Her paws stretched outward as she danced and swayed along the beam. The wind whipped her silver hair, making it glow against the darkening sky.
"Topaz whispers lullabies,
Pradavarians fall like flies,
To ghastly bliss that brings them highs."
Dragons circled above, drawn by her voice. Small ones at first, then larger specimens, their wings casting moving shadows across the observation deck.
"Infinite dungeon hides the source,
Folding Forest without remorse.
Trees that bend reality,
Feed on our vitality."
Her movements became more intense, feet tapping harder against the metal, creating deep percussion.
"Crystal fingers in my brain,
Fantasy replaces pain.
Smiling corpses, breathing still,
Slaves to Topaz, robbed of will."
Kristi moved closer to me, her arm wrapping around mine. Adelle held Nessy's body, eyes following the dancing fox.
"Pack threads weave through blue haze,
Four souls form a shield that stays.
Your warmth melts the crystal frost,
As Topaz's hold is slowly lost."
She spun, balanced on one foot, arms outstretched toward the sky where more little dragons now gathered, circling in synchrony with her movements.
"Love burns hotter than the dust,
Grinds the crystals into rust.
Your touch breaks what Topaz made,
Wakes me from the blue cascade."
Her voice grew stronger, more defiant:
"Hear my oath, now loud and clear,
Andross forest, feel my fear.
I'll cross worlds to find your trees,
Burn them all to set prads free."
Lightning flashed in the distance, illuminating the ruins of Denver for an instant. Thunder followed, a bass note to her soprano.
"Rainbow prison turns to ash,
As our souls together clash.
Dagaz strength flows through my veins,
Real joy replaces phantom pains."
The dragons responded, small ones diving and spinning around her, larger ones roaring from above. A blue-scaled dragon the size of a fat cat landed on a beam nearby, watching her with deep green eyes.

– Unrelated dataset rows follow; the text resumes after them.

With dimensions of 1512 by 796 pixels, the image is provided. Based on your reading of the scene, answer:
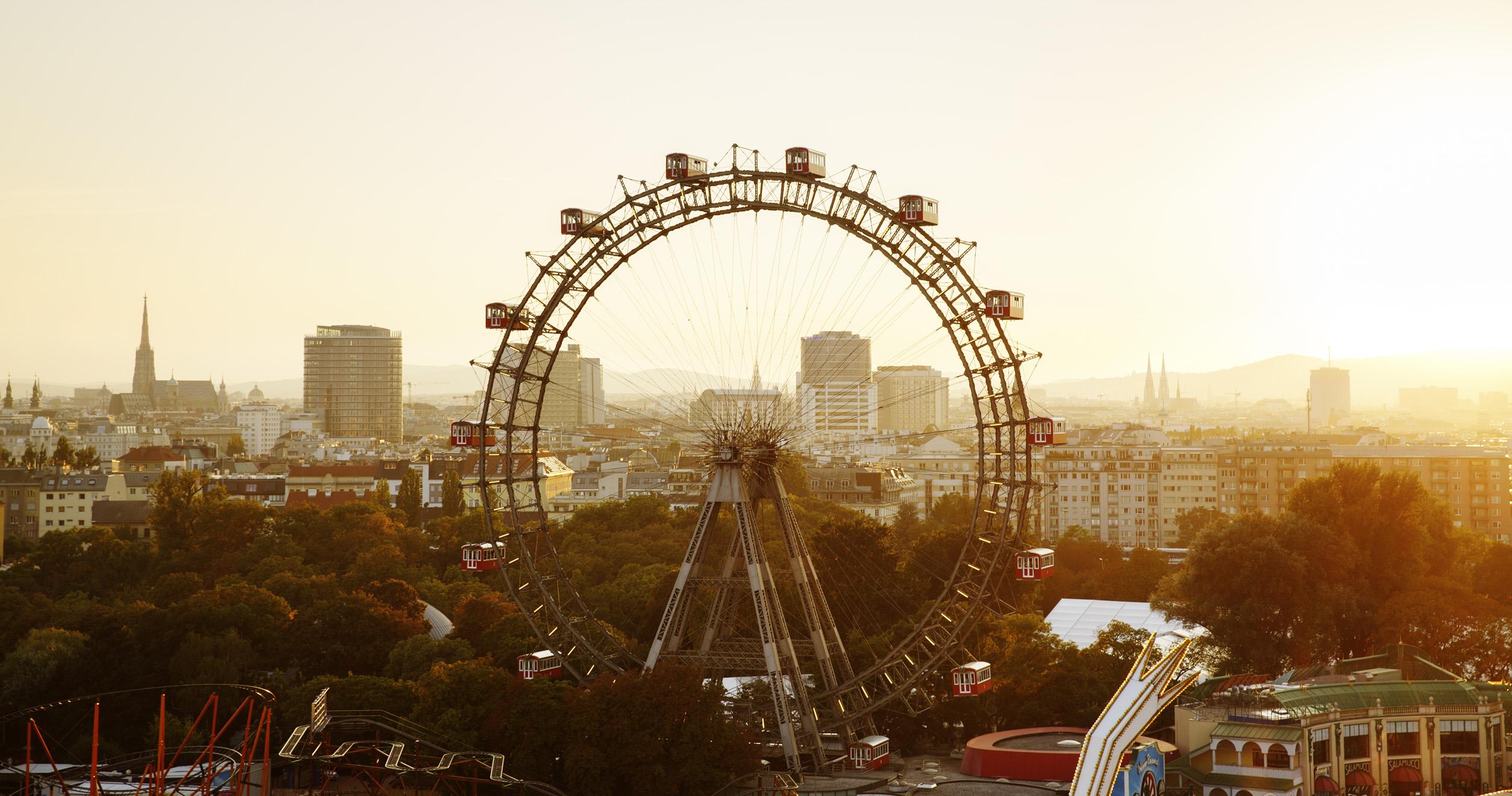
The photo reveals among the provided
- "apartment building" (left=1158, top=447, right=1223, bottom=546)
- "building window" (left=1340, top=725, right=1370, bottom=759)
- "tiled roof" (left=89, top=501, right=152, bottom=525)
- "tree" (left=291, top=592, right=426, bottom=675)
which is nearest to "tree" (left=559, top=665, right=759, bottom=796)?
"tree" (left=291, top=592, right=426, bottom=675)

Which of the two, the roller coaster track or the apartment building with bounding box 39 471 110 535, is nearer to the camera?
the roller coaster track

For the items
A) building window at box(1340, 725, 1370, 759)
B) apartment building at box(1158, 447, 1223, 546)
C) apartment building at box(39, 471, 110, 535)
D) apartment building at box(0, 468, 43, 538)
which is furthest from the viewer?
apartment building at box(1158, 447, 1223, 546)

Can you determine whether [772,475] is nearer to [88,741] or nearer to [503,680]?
[503,680]

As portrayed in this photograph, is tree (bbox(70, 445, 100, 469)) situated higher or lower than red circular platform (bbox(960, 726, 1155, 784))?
higher

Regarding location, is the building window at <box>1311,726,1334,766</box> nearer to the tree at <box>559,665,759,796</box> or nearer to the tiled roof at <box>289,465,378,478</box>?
the tree at <box>559,665,759,796</box>

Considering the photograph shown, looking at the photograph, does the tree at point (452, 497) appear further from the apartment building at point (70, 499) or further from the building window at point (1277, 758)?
the building window at point (1277, 758)

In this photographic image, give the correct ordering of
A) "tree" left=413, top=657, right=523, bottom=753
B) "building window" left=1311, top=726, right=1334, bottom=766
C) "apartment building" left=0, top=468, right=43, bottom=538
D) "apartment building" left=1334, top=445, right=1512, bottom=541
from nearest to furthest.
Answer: "building window" left=1311, top=726, right=1334, bottom=766 → "tree" left=413, top=657, right=523, bottom=753 → "apartment building" left=1334, top=445, right=1512, bottom=541 → "apartment building" left=0, top=468, right=43, bottom=538

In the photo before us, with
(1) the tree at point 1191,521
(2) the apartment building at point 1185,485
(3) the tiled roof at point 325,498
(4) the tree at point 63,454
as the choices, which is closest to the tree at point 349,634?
(1) the tree at point 1191,521
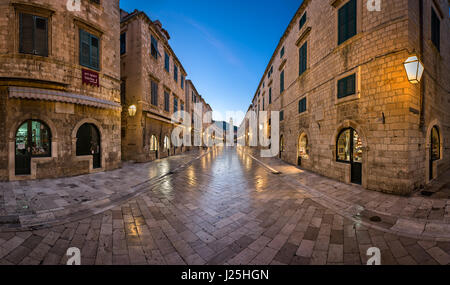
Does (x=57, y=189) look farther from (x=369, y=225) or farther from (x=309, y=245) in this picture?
(x=369, y=225)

"Blue temptation fades away,
As I turn to face the day.
No more dreams of false delight,
Love's the flame that wins this fight!"
As the last note faded, Canadace-Nessy stood motionless, breathing hard. The dragons hovered, their wings creating gusts that tousled her fur. The blue dragon bowed its head slightly before taking flight again.
"Damn yo," Adelle broke the silence. "That was intense. Doggo gave you serious musical talents."
Candace-Nessy turned, jumping gracefully back to the platform with a smile.
"Thanks," she smiled. "Music helps. Dragons help too, I think."
"The dragons responded to your song," I observed.
"They ain't fans of Topaz either," she said. "Conceptually, they're opposed to anything that enslaves minds. Lawyers, Topaz, binding contracts, these are things along the similar conceptual range. I... like Dragon Alley, we should stay here tonight."